Task statement
From the forum thread about a barn, retype the passage that begins with "## o0hawaiigirl0o (Aug" and continues through "(Jul 25, 2010)".

Selected passage

# I think I found a barn! :D



## o0hawaiigirl0o (Aug 8, 2008)

Looks awesome! You can't tell everything by a website, so I'm glad you're going to check it out for yourself.


----------



## PoptartShop (Jul 25, 2010)

I think it looks like a nice riding place, I am also glad you're checking it out.


----------



## omgpink (Aug 16, 2008)

Thanks everyone! My mom said we might go out this weekend!


----------



## Gingerrrrr (Feb 12, 2008)

wow its cheap!


----------



## omgpink (Aug 16, 2008)

really??


----------



## Light Bright (Aug 28, 2008)

yep, my lessons are sixty five for an hour :] It looks nice, I hope it works out.


----------



## omgpink (Aug 16, 2008)

WOW thats a lot! lol Well I'm going out there next Sat so, I'm excited. I also asked people about it on another form and this girl, from my same area, goes to another stable. She said she's heard some bad stuff about the trainers, so I pmed her and I'm waiting to see what she says back. I emailed the barn and asked them what times the had lessons that sat, if any, cause I wanted to check them out. So I hope all goes well!


----------



## omgpink (Aug 16, 2008)

I just checked my messages on the other board after I tyed that last message and this is what she said.

Data provided
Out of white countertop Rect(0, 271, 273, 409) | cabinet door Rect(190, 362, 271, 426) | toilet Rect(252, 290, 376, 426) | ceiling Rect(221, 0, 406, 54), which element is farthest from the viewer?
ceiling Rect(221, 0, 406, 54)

Response below
## o0hawaiigirl0o (Aug 8, 2008)

Looks awesome! You can't tell everything by a website, so I'm glad you're going to check it out for yourself.


----------



## PoptartShop (Jul 25, 2010)